Those are the main nutrients you have to look out for when balancing a ration. The rabbit feed doesn't list vitamins and minerals a part from Salt and Vitamin A, which leads me to believe there isn't a whole lot in there. The goat has it listed out, however if you provide a goat mineral, it should help with any deficiencies resulting from mixing feed.

Now as for my example above, this is just a sample. You could make it more complicated and do 9 parts of goat feed to 2 parts of rabbit feed. However, the goat feed by itself is perfectly okay and balanced for goats, and as you had said, the rabbit feed is expensive, even though the goats like it. Might as well stick with the goat feed since it is economical and already balanced for goats, so you don't need to worry about any issues regarding nutritional deficiencies.

And to make it even more complicated, you should add in the hay they're eating too. Maybe three pounds of hay to 1 lb of combined feed, so you will have to do the calculations for that as well to make sure your animals are meeting their needs. Again, you can read more about the complicated stuff in my article.


----------



## Jenn27 (Mar 15, 2015)

Wow...that's a bit overwhelming.  lol Thanks for the reply!


----------



## norseofcourse (Mar 15, 2015)

Welcome to BYH!  If you're not breeding or milking your goats, they should be ok with plenty of good quality hay and loose minerals free choice.  I have sheep, so I'm not up on the goat feeds, but I've heard of people using something called Noble Goat.


----------



## jodief100 (Mar 19, 2015)

Sheep Girl is absolutely spot-on.  The goat feed is balanced for goats- why mess with it?  All they "need"  is as much as they can eat in 20 minutes.  Well, they don't really even need that, if they have good quality hay, browse and mineral.  It as much as they should get.  Hay and/or browse should be the bulk of their diet.

They like the rabbit food because it is something different.  Goats like the horse sweet feed for the same reason kids like candy, it's SWEET!.  Goats don't need molasses, they don't need the extra sugar, why give it to them?

I promise you, they will love their goat feed if that is all you ever feed them.  

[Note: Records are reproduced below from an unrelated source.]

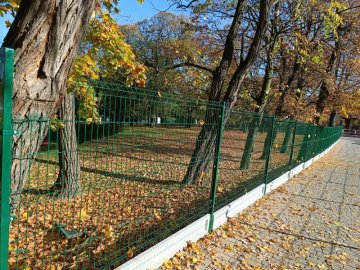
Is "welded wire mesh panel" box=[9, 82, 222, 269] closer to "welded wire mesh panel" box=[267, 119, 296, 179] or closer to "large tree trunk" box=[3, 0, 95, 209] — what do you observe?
"large tree trunk" box=[3, 0, 95, 209]

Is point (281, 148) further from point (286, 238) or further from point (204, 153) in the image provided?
point (286, 238)

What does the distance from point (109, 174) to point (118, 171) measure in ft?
2.73

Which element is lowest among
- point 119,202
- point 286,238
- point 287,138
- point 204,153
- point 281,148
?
point 286,238

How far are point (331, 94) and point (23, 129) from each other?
61.4 feet

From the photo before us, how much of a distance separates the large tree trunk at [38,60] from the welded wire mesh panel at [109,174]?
26 mm

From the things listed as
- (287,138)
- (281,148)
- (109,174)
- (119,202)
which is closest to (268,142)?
(281,148)

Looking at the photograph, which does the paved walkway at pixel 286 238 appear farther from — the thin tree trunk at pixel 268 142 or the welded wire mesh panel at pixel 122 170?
the thin tree trunk at pixel 268 142

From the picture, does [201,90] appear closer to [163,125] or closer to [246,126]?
[246,126]

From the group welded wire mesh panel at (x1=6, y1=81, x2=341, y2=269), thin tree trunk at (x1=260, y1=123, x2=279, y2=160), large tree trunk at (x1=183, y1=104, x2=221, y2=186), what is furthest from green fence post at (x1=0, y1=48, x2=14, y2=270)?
thin tree trunk at (x1=260, y1=123, x2=279, y2=160)

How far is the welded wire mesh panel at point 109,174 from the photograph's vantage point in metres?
2.92

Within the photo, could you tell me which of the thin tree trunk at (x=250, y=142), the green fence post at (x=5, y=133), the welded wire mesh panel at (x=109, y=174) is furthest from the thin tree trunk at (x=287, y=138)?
the green fence post at (x=5, y=133)

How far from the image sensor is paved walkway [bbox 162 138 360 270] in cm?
441

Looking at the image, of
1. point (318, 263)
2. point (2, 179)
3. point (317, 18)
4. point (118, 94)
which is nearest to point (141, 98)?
point (118, 94)

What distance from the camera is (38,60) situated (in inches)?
98.5
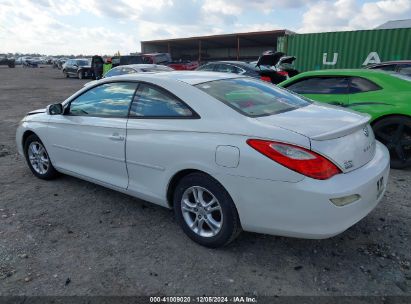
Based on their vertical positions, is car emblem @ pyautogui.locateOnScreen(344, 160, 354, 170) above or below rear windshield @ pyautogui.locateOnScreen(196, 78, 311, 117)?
below

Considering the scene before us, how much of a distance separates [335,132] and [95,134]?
240 centimetres

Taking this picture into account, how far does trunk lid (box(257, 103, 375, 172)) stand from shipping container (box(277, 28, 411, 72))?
12.9 meters

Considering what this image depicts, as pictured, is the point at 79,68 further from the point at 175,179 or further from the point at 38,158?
the point at 175,179

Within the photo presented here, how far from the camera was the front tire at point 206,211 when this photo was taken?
108 inches

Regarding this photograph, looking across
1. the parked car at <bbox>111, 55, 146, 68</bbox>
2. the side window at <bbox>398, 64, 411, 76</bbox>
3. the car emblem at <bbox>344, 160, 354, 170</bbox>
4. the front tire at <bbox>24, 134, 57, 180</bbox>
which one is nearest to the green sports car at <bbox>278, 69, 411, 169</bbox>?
the car emblem at <bbox>344, 160, 354, 170</bbox>

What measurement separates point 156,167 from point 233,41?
3765 centimetres

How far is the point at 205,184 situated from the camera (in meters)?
2.80

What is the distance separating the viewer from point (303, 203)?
93.0 inches

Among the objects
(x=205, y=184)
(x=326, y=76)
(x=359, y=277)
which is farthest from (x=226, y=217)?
(x=326, y=76)

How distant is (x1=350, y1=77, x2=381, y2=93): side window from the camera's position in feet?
16.8

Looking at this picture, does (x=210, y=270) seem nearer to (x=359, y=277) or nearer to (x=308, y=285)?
(x=308, y=285)

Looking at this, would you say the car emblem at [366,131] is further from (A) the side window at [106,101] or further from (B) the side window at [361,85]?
(B) the side window at [361,85]

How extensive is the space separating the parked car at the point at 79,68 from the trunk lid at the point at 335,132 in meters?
26.0

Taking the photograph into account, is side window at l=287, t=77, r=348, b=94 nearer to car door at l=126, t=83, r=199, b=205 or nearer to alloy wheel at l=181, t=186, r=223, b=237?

You wouldn't feed your kids ice cream for dinner because that is what they "like" would you?


----------



## Jenn27 (Mar 20, 2015)

Thanks everyone.  I decided to stay with the Dumor feed.   They are spoiled little things. lol  Every morning they come running to the fence to be fed....even if they have feed in their bucket still!


----------



## Jenn27 (Mar 20, 2015)

Thanks everyone.  I decided to stay with the Dumor feed.   They are spoiled little things. lol  Every morning they come running to the fence to be fed....even if they have feed in their bucket still!


----------



## Pearce Pastures (Mar 21, 2015)

Good choice and great info here.  It is hard to figure it all out sometimes and folks on here are very helpful (digital HIGH-FIVE)!


----------